Aside from its textual origins in Article III of the Constitution, the Supreme Court has given many reasons for requiring that plaintiffs have standing to sue. For example, the Court has stated that a rigid standing doctrine promotes the constitutional separation of powers. That is, under our Constitution, it is generally the Executive’s job to enforce the law and the judiciary’s role to interpret the law. Many standing cases arise when individuals try to force the Executive to enforce already-existing laws. Accordingly, so the Court’s argument goes, without a standing doctrine, the Judiciary would essentially be ordering the President to enforce the law, contrary to the Constitution’s delegation of that power to the President. What do you think of this reasoning? Is a court acting properly if it orders the President to enforce the law?
Similarly, many standing cases arise when environmental organizations sue either polluters or the government to comply with environmental regulations. Is federal court the right forum to achieve these goals, or do you think that lobbying Congress to pass more stringent environmental regulations is? What about lobbying the President and the EPA to enforce laws and regulations that are already on the books? Or has experience demonstrated that those methods of promoting environmental causes do not achieve results? Write a 250 word blog post in which you consider the merits of these arguments.
One of the more controversial aspects of FISA is that it creates the Foreign Intelligence Security Court–a so-called “secret court” whose proceedings and orders are generally not available to the public. What do you think of this? Supreme Court Justice Louis Brandeis once famously stated that “sunlight is . . . the best of disinfectants.” In other words, making a process transparent and open helps ensure that it is ethical, legal, and otherwise proper. Does Justice Brandeis’s comment ring true with the FISC? Or do you think that there are other concerns to take into account as well? Does the fact that the FISC issues warrants relating to foreign intelligence–information often vital to national security–change your opinion? Are there certain things that a democratic government has the right to keep secret from the people? Write a 250 word blog post in which you consider the merits of these arguments.
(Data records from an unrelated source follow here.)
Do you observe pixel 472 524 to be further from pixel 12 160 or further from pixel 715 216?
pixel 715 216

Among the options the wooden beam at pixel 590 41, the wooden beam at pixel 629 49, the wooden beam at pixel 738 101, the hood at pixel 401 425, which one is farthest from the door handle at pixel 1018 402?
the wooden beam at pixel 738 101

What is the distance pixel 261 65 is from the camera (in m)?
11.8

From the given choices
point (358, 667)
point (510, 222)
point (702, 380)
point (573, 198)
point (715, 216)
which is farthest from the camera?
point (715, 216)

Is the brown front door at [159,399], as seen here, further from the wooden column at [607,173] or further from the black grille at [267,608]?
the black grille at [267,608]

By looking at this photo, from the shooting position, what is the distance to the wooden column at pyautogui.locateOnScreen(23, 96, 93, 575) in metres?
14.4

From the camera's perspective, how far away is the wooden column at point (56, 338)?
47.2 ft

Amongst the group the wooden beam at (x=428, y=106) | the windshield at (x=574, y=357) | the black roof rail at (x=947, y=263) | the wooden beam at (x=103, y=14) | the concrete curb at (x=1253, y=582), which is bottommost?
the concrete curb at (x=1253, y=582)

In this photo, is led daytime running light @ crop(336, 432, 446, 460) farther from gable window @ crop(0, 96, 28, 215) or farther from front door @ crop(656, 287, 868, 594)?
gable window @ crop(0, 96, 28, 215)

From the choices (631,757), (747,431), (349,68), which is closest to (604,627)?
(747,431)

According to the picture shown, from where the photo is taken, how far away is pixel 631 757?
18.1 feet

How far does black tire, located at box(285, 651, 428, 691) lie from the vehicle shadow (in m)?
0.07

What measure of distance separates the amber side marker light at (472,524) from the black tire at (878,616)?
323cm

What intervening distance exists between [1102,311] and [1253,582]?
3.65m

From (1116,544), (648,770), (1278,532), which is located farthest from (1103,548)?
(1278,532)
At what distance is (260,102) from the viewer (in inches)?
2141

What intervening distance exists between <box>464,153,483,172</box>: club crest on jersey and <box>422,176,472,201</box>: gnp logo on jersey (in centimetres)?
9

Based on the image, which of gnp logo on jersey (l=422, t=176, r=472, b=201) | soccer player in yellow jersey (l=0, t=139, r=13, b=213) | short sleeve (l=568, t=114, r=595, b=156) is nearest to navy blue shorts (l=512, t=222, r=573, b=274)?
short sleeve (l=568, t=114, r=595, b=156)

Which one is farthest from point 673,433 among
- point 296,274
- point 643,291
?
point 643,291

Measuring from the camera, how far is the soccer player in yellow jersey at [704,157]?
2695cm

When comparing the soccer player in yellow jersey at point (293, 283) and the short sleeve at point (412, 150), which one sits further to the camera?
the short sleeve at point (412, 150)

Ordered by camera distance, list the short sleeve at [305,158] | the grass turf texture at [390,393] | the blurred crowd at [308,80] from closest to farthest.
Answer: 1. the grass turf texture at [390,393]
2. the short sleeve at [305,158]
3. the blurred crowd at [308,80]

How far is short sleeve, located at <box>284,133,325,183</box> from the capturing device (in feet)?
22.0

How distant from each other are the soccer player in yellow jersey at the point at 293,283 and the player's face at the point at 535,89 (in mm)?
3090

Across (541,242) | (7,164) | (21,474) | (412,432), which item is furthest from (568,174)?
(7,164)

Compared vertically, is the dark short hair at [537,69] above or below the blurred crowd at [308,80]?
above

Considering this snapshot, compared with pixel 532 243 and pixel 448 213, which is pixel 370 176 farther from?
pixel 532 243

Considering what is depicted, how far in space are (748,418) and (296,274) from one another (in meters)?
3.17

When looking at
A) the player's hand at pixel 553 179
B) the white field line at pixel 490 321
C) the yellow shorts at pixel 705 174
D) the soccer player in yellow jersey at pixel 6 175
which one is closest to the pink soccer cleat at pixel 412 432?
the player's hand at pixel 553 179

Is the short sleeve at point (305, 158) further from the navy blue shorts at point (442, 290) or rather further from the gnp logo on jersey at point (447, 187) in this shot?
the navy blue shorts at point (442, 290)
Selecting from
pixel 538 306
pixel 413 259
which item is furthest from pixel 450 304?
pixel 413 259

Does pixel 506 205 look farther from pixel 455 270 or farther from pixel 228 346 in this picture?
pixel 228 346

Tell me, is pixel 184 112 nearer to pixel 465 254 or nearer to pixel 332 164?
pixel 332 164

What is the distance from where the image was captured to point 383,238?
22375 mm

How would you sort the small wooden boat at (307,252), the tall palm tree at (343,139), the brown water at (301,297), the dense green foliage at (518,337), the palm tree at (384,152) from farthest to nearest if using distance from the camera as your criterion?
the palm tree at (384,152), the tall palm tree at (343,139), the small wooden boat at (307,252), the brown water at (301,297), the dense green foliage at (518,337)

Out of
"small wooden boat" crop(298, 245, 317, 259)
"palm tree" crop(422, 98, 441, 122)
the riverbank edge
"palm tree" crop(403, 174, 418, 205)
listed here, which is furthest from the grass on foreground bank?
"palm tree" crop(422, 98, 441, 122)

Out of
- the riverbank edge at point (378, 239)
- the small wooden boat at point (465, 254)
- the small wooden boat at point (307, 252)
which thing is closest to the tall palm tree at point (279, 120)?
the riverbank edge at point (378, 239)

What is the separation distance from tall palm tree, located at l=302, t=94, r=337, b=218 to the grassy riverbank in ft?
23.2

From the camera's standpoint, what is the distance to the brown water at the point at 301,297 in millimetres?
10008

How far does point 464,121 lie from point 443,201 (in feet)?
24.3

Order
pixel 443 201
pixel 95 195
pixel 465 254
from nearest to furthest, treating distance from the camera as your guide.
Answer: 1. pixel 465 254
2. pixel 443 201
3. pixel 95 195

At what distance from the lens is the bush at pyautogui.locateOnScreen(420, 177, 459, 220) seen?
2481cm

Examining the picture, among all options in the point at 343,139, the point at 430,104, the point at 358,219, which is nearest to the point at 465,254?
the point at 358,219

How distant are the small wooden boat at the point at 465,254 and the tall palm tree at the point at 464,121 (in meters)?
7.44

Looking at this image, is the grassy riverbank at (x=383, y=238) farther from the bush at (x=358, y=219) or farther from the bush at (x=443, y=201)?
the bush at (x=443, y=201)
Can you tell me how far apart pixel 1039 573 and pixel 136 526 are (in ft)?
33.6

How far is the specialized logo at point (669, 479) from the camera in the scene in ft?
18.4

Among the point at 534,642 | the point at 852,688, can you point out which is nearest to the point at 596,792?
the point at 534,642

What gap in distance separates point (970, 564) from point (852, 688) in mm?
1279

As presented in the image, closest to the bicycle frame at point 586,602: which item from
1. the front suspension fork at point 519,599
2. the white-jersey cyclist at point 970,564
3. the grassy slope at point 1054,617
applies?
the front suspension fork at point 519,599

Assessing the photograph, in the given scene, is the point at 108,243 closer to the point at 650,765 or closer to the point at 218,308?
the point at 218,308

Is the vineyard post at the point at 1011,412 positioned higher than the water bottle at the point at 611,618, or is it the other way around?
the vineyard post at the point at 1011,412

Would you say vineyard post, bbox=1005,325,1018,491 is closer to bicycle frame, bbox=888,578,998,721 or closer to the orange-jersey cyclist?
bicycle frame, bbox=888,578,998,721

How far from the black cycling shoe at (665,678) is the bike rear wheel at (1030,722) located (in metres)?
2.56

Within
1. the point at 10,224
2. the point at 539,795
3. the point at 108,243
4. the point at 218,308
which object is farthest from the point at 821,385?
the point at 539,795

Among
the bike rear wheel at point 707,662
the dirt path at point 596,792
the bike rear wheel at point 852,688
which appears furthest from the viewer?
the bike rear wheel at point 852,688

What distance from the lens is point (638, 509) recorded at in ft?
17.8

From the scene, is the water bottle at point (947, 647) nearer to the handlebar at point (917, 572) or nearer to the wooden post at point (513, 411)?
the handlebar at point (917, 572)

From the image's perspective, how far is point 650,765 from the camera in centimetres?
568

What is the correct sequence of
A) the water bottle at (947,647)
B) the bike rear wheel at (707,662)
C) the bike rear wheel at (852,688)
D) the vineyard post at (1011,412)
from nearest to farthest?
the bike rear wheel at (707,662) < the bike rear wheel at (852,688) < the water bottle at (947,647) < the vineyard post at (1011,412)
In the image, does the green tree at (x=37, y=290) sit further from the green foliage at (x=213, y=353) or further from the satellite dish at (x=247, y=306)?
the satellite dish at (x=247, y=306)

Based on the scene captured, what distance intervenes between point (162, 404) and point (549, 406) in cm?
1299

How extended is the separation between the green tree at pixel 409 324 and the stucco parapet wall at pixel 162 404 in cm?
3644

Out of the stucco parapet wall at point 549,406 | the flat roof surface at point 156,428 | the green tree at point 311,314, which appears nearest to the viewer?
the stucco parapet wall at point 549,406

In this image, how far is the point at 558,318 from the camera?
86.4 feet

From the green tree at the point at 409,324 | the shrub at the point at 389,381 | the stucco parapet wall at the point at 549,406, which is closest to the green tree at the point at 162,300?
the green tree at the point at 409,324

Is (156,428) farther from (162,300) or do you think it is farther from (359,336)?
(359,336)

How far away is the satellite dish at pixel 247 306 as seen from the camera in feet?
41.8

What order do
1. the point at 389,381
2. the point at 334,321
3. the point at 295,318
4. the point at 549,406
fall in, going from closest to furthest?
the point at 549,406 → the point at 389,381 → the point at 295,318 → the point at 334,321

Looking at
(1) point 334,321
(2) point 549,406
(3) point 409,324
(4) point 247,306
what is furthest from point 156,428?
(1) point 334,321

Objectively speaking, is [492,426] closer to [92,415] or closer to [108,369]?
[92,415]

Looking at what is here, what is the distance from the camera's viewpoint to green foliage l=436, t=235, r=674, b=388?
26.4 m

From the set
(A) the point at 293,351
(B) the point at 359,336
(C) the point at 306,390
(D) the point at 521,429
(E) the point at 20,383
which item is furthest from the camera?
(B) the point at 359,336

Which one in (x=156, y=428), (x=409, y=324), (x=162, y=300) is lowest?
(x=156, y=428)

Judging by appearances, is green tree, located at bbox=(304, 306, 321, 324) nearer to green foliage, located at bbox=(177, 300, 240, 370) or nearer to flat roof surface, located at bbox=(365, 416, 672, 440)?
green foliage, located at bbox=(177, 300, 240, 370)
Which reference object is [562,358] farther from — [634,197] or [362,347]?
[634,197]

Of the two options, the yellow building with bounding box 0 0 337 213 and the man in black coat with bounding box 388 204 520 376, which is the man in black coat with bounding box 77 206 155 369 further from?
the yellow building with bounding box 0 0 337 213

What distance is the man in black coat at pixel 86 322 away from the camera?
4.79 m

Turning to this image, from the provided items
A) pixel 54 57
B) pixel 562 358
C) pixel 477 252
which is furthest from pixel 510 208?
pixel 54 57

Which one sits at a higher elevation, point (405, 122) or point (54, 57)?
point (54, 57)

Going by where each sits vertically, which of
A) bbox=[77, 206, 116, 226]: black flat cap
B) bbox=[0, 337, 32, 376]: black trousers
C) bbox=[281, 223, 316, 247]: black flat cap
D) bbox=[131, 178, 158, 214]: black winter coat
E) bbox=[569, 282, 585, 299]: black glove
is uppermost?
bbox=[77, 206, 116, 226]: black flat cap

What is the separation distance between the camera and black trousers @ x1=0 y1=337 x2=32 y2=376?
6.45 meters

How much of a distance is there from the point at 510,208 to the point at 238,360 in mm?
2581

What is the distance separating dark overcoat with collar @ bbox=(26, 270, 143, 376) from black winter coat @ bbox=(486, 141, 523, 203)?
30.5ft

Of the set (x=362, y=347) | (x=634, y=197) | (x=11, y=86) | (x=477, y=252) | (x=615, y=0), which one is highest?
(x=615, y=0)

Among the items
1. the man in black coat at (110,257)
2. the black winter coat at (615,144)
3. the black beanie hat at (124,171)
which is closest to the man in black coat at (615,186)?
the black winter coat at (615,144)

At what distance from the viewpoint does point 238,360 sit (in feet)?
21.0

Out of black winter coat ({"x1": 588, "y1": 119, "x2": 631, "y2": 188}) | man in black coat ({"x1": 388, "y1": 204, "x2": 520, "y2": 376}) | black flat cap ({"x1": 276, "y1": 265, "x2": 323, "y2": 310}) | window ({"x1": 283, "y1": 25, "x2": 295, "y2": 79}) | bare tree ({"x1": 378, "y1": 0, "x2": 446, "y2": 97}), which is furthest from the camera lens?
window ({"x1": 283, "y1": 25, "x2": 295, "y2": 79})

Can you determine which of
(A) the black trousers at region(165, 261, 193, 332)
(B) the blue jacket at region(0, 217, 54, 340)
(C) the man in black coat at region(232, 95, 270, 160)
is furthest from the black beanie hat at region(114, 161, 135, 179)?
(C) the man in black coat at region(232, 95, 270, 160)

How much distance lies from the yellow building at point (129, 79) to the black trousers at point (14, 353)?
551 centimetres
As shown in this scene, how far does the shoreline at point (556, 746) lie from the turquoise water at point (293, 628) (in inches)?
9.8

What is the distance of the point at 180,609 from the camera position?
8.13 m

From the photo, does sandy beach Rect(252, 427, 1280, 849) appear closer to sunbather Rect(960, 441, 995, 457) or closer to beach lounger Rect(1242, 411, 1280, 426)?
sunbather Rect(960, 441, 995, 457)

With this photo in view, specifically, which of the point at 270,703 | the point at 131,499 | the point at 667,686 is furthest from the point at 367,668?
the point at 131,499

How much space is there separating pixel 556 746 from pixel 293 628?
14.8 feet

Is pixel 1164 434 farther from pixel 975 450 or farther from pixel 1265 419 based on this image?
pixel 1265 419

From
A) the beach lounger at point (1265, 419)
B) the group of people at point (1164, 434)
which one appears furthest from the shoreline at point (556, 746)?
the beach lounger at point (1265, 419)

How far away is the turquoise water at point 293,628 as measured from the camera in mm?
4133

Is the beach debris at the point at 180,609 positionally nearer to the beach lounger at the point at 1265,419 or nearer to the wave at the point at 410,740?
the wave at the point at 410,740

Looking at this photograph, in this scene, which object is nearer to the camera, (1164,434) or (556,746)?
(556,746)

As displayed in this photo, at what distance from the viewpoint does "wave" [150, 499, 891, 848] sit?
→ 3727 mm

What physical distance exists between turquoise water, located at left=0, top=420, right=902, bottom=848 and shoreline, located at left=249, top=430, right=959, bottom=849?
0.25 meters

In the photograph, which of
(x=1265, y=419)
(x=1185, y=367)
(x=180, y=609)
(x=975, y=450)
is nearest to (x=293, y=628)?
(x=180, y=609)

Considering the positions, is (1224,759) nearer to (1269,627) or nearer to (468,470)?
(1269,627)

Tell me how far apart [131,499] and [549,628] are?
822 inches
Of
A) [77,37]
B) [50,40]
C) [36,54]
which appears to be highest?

The questions surrounding the post-9/11 War on Terror have been among the most contentious legal issues in the past decade. Not only FISA (which predates 9/11 by 23 years), but the FAA and the USA PATRIOT Act have changed the legal landscape surrounding the federal government investigatory abilities, generally expanding the scope of law enforcement officers’ authority to engage in surveillance. Many of these laws–the PATRIOT Act in particular–have been subject to withering criticism. At the same time, however, many defenders of these laws argue that increased surveillance authority is vital to fighting the global War on Terror. Do some basic research on some of the PATRIOT Act’s provisions. (For an excellent overview of the PATRIOT Act’s basic provisions as well as the pros and cons of each provision, check out this article.) Do you think that these provisions adequately balance the need to protect civil liberties against the need for robust national security? Is there an appropriate balance between national security and civil liberties? Should that balance shift during wartime? What of the fact that some of the PATRIOT Act’s provisions regularly “sunset”? That is, they expire after a predetermined amount of time and must be renewed by Congress on a regular basis. Using the PATRIOT Act’s provisions as a springboard, write a 250 word blog post in which you consider the merits of these arguments.